Пора, наверное, и к Воробьеву… Силантьев в последний раз оглядел себя, подумал, что на улице ведь придется отвечать на приветствия, самому козырять, если попадется адмирал, хотя адмиралы вряд ли ходят пешком по Владивостоку, у всякого адмирала ныне есть колеса, – вскинул руку к виску, движение получилось четким, хотя и не слишком лихим, скорее – усталым, старческим, но оно вполне устраивало Силантьева – значит, не разучился еще. В следующий миг он морщась сжал губы и покачал головой:

– Кто же руку к пустой голове прикладывает, гражданин каперанг?

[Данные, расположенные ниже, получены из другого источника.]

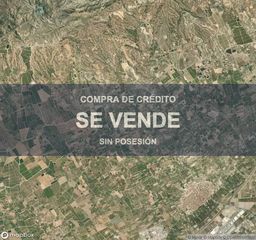 Finca rústica a La Murada - Los Vicentes. Vivienda en orihuela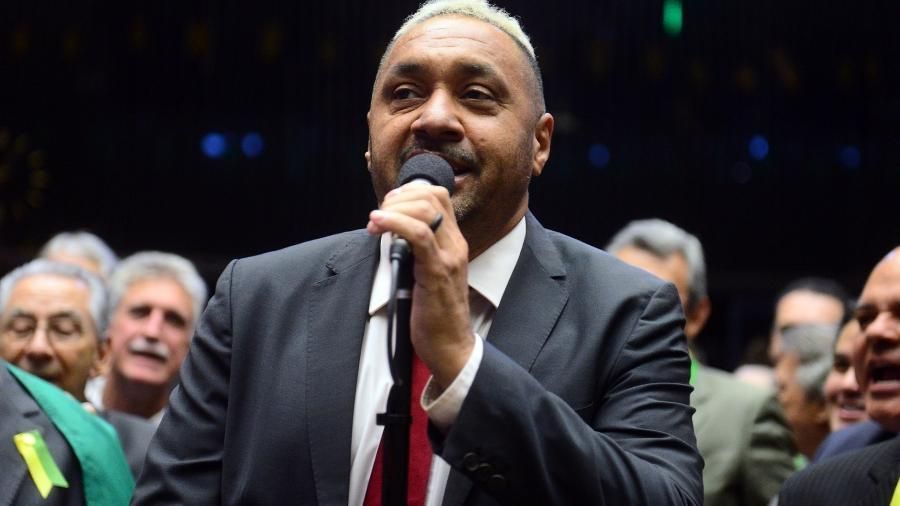 Deputado Tiririca é acusado de importunação sexual em São Paulo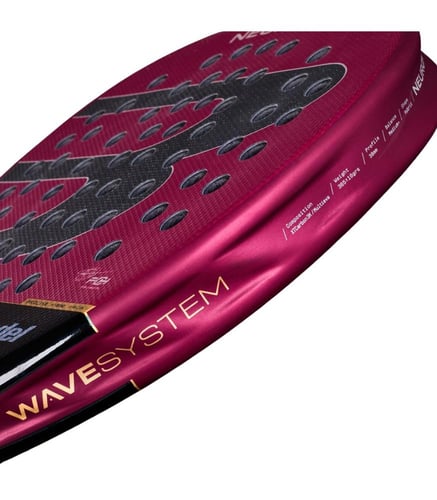 Bullpadel Neuron 2025 Premier Padel Edition by Fed...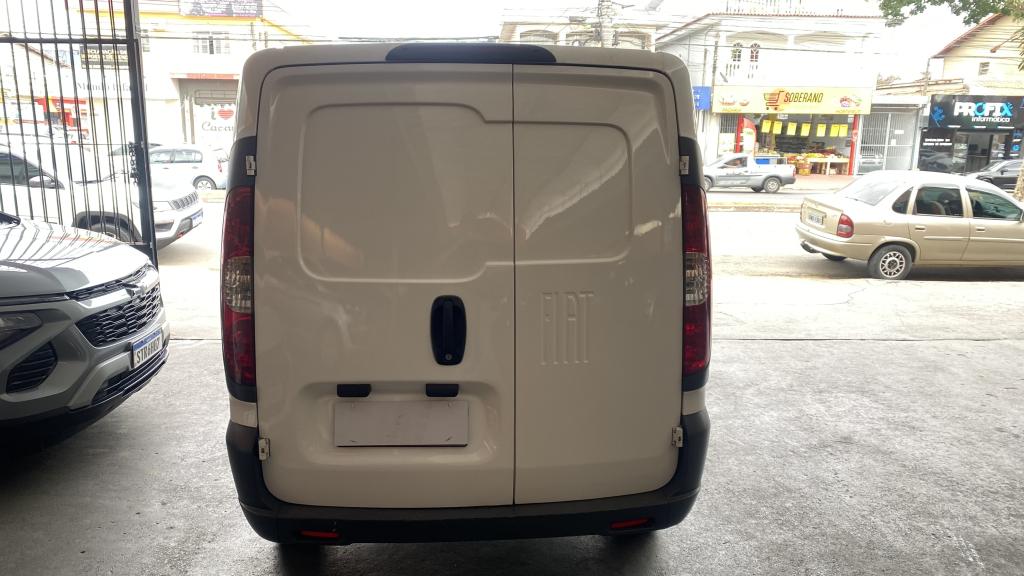 FIAT Fiorino Furgão - Foto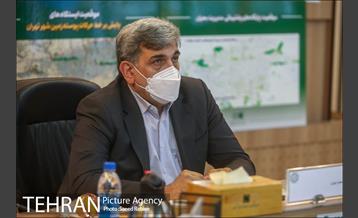 مراسم شانزدهمین سالگرد تأسیس سازمان پیشگیری و مدیریت بحران شهر تهران 11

Надел на голову фуражку с золотым крабом, еще раз козырнул – во второй раз получилось лучше. Бросил прощальный взгляд на каперанга, разом охватывая всю фигуру, благо это позволяло зеркало, и вдруг такая тоска накатила на него стремительным валом, что Силантьев чуть не задохнулся – он жалел того далекого, удачливого Славку Силантьева, у которого была прямая дорога в адмиралы – и талант был, и знания, и опыт, и молодость, – и было всё убито какими-то шкодливыми пакостниками, завистниками, видевшими, вероятно, в Силантьеве соперника, жалел Веру, годы, ушедшие в никуда, жалел самого себя, нынешнего, ни на что уже не годного человека.